Washington, Estados Unidos – La fuerte retórica anticomunista del presidente Donald Trump, combinada con iniciativas legislativas y de control promovidas por el senador Marco Rubio, ha reavivado el debate sobre un posible regreso del macartismo en Estados Unidos del siglo XXI.
Trump ha intensificado sus declaraciones contra el comunismo, al que describe como “una ideología tóxica y enemiga de la libertad”. Ha apuntado tanto a gobiernos extranjeros (Cuba, Venezuela, Nicaragua y China) como a expresiones internas de izquierda radical dentro del país.
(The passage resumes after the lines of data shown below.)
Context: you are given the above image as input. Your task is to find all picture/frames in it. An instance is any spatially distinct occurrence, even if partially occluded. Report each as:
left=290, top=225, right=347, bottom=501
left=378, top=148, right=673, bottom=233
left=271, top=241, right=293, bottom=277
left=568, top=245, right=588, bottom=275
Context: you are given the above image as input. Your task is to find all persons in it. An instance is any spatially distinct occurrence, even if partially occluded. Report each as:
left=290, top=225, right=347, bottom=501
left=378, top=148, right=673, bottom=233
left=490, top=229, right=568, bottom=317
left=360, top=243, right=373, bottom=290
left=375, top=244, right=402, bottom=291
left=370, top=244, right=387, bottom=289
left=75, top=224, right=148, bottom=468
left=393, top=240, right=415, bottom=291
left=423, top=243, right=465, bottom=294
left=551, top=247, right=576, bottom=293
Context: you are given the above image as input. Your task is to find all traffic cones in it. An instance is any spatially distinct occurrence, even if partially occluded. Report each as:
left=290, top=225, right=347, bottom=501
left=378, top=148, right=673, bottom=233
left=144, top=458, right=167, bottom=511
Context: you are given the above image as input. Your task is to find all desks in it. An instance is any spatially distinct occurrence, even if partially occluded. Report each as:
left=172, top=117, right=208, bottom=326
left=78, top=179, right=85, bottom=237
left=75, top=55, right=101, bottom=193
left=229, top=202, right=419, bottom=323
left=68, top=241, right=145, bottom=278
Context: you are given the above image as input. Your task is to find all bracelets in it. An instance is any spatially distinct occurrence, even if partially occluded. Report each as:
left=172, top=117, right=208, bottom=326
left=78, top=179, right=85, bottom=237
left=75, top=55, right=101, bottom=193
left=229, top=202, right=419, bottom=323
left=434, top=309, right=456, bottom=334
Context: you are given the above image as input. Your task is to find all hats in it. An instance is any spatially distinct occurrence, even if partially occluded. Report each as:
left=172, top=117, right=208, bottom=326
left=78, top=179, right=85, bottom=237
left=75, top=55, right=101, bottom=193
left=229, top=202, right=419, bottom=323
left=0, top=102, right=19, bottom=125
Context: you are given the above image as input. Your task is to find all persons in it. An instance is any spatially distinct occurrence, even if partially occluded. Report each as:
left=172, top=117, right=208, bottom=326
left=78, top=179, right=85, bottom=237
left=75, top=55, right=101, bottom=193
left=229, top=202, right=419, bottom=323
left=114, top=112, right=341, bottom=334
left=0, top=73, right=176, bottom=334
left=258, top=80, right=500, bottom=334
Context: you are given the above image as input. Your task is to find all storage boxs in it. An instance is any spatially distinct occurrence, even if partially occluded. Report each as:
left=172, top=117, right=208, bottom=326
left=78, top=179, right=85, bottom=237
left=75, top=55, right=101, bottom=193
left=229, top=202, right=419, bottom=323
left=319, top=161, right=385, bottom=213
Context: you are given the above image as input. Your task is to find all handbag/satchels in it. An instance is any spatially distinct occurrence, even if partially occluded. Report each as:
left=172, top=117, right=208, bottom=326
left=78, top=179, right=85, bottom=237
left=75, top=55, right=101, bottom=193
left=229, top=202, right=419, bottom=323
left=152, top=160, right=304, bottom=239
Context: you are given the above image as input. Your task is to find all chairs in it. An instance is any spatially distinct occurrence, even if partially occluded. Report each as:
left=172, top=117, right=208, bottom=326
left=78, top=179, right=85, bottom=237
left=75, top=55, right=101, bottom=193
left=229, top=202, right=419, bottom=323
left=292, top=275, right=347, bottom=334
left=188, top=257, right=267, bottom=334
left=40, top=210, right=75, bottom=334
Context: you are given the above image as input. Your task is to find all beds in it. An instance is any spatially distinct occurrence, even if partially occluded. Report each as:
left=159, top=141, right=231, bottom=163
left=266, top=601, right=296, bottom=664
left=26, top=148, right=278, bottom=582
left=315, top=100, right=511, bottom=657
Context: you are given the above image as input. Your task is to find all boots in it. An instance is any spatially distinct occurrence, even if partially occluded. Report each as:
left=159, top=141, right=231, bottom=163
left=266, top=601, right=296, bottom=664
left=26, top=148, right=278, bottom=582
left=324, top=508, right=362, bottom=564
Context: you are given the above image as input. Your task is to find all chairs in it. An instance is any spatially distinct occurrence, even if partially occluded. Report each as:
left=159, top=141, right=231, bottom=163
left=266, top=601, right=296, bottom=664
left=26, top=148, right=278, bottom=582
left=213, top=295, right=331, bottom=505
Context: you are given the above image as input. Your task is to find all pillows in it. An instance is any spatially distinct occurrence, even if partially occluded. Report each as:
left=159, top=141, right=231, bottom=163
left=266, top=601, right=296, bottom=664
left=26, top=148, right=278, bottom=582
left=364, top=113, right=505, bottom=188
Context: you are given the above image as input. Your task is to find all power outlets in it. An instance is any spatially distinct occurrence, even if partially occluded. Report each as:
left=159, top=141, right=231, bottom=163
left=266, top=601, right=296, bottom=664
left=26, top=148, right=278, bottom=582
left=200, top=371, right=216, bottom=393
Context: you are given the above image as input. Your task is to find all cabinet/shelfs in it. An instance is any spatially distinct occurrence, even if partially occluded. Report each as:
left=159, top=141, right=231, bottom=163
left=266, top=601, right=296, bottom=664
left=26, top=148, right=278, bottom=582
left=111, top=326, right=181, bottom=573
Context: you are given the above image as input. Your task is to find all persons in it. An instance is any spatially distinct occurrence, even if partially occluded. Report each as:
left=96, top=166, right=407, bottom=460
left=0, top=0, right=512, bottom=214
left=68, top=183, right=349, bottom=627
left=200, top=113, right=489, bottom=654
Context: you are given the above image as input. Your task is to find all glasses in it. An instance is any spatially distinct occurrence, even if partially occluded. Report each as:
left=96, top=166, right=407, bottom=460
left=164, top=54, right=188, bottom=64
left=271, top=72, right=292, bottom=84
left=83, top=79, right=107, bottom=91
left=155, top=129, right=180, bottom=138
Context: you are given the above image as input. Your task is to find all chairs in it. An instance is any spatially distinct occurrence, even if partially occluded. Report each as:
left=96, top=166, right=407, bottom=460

Paralelamente, Rubio, uno de los principales artífices de la política exterior dura hacia América Latina, avanza en mecanismos de escrutinio más estrictos contra influencias consideradas comunistas.

El riesgo de una polarización extrema
Analistas advierten que aplicar hoy un macartismo actualizado en Estados Unidos podría tener consecuencias mucho más graves que en los años 50. Un ejemplo claro sería el caso de un alcalde socialista en Nueva York: intentar perseguir o estigmatizar políticamente a figuras electas de izquierda en grandes ciudades no sería solo un debate ideológico, sino que representaría casi la entrada a una espiral de confrontación que podría acercar al país a una guerra civil de baja intensidad.
En un Estados Unidos profundamente dividido, donde ciudades como Nueva York, Chicago o Los Ángeles tienen fuertes corrientes progresistas y socialistas democráticas, una “caza de rojos” moderna podría generar resistencia masiva en las calles, enfrentamientos judiciales y una ruptura aún mayor del tejido social.
El peso de la diáspora vs. la realidad estadounidense
Es cierto que esta agenda anticomunista fuerte genera entusiasmo en la línea dura de la migración cubano-americana y venezolana, especialmente en Florida. Para muchos de estos exiliados y sus descendientes, que huyeron de regímenes autoritarios de izquierda, estas posiciones representan justicia histórica y protección contra lo que consideran una amenaza real.
Sin embargo, ellos no son Estados Unidos completo. Aunque influyentes en ciertos estados y dentro del Partido Republicano, la nación es mucho más diversa. Millones de estadounidenses, especialmente las nuevas generaciones, no comparten la misma experiencia traumática con el comunismo y ven estas políticas como exageradas, persecutorias o simples herramientas de control político.
Un macartismo adaptado al siglo XXI
A diferencia de la era McCarthy, el nuevo anticomunismo cuenta con poderosas herramientas: vigilancia digital, redes sociales, control migratorio selectivo y polarización mediática. Lo que antes eran audiencias congressionales hoy podrían traducirse en restricciones de visas, auditorías, cancelaciones culturales o investigaciones selectivas.
Trump y Rubio argumentan que no se trata de persecución, sino de defender la seguridad nacional frente a influencias autoritarias extranjeras y su eco interno. Sus críticos responden que el peligro real es convertir cualquier crítica de izquierda o posición socialista democrática en sinónimo de traición.
Estados Unidos se encuentra nuevamente ante un dilema histórico: cómo combatir ideologías que considera peligrosas sin erosionar las libertades que dice defender. La historia del macartismo original dejó una mancha en la democracia americana. Revivirlo en un país tan polarizado como el actual no sería solo riesgoso: podría ser incendiario.
El tiempo dirá si estas medidas se mantienen en el terreno de la retórica dura y la política exterior, o si realmente derivan en una persecución interna que profundice las divisiones hasta niveles peligrosos. Por ahora, el “Macartismo is Back” suena fuerte, pero sus consecuencias reales aún están por verse.